Red Blood Cells are the long-haul truckers, carrying vital stuff back and forth around the whole body. Platelets are the construction workers, and highway maintenance crews, fixing the infrastructure. These guys are often part of the collateral damage when the WBCs get out of control. This is the case with Dave - right now, there just aren't enough truckers or maintenance crews to keep up with demand.

The different branches of the White Blood Cell (military) are:

Neutrophils (Army, Navy, & Air Force) - the first responders, the grunts. They go after bacteria and fungi. They make up 65% of the WBC military. They take large casualties at the site of conflicts, and their dead bodies are the main component of pus.

Lymphocytes (FBI & the CIA) - They infiltrate other cells in the body, looking for terrorists (intracellular pathogens and viruses) and organized crime (cancer.) They also carry out assassinations on wacko cells. They are the second-largest category, and usually make up about 25% of the WBCs. There are two sub-categories of Lymphocytes: B-cells & T-cells. In CLL (Dave's cancer,) it's the B-cells that are causing the problems. More about them later.

Basophils & Eosinophils (IRS, ATF, & EPA enforcement) - Small number of specialized cells that focus on parasites and allergens.

Monocytes & Macrophages (MPs and interrogators) - Besides ordinary defensive activities, these cells also gather information on the enemy when they take them into custody, and then this information is passed along to the Lymphocytes, who use it to tailor specific defenses.

Dave has CLL, or Chronic Lymphocytic Leukemia. "Leukemia" just means too many white blood cells. "Lymphocytic" means that it's the Lymphocytes which are getting out of control. There are so many of them, that they are interfering with the other blood cells, including the other kinds of white blood cells (like the Neutrophils.) Furthermore, they are dysfunctional Lymphocytes, so they're not even doing their own jobs very well.

Not enough Neutrophils is called Neutropenia. Without his "first responder" Neutrophils, Dave is particularly vulnerable to bacterial & fungal infections. His dysfunctional Lymphocytes leave him vulnerable to viruses. These dysfunctional Lymphocytes are hard to stop, harder to remove. (More about treatment, down the page.)

OK, so that's the general picture. But the specifics matter. If you say that someone has CLL, it's about as informative as saying that they have a feline pet. You were thinking, maybe tabby cat, but what about the guy who had a 400 lb Bengal tiger in his NY city apartment? There are many different kinds of CLL, and they differ according to the nature and degree of the Lymphocyte dysfunction. There may be chromosome abnormalities and/or immunoglobulin mutations that distinguish more aggressive and less aggressive forms of the disease. Some people can live for decades with CLL, and they only need occasional chemotherapy pills to keep it in line. Other people require the most radical treatments in order to survive for a couple of years.

Then there's the staging. CLL is a cancer (meaning uncontrolled growth of a cloned cell, in this case a B-cell lymphocyte) and all cancers are staged, by assigning a number between 0 and 4, indicating the progression of the disease.
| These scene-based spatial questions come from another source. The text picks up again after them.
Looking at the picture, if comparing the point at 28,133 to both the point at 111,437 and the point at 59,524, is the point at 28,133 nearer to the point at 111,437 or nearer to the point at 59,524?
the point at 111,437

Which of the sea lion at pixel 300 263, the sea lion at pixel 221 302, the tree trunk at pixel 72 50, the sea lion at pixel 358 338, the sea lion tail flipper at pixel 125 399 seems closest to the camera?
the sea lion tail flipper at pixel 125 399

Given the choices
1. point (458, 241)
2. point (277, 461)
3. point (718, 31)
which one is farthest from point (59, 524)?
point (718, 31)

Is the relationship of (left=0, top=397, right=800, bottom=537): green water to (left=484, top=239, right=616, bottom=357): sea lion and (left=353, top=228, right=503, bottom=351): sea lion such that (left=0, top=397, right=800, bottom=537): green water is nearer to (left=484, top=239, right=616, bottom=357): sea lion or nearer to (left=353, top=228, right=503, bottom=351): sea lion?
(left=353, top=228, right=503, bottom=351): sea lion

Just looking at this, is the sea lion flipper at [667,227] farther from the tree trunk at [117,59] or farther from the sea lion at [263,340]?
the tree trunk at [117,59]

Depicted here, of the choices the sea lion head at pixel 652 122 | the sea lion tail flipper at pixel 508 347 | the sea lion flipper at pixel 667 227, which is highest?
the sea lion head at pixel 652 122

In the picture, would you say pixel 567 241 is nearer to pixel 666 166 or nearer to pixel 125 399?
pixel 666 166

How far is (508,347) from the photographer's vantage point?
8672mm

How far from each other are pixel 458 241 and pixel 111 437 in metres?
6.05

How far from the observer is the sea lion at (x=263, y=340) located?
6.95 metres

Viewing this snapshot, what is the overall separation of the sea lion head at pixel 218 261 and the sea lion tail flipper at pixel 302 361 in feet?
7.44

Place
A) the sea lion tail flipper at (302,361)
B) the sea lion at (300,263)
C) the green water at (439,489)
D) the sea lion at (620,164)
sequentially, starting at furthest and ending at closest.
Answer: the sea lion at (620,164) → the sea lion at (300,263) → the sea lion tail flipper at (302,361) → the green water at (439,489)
Higher numbers indicate a more dire situation.

I do know that Dave is Stage 3, but, I don't know the status of his chromosome abnormalities and immunoglobulin mutations. I'm pretty sure they ran the tests, but I can't get anyone to tell me the results. I do know that they put him on a "shock and awe" regimen of pretty high-powered chemo drugs. His oncologist went on vacation right after Dave started chemo, and the guy who's covering doesn't seem to want to share much info. So I'm waiting for the main doc to return.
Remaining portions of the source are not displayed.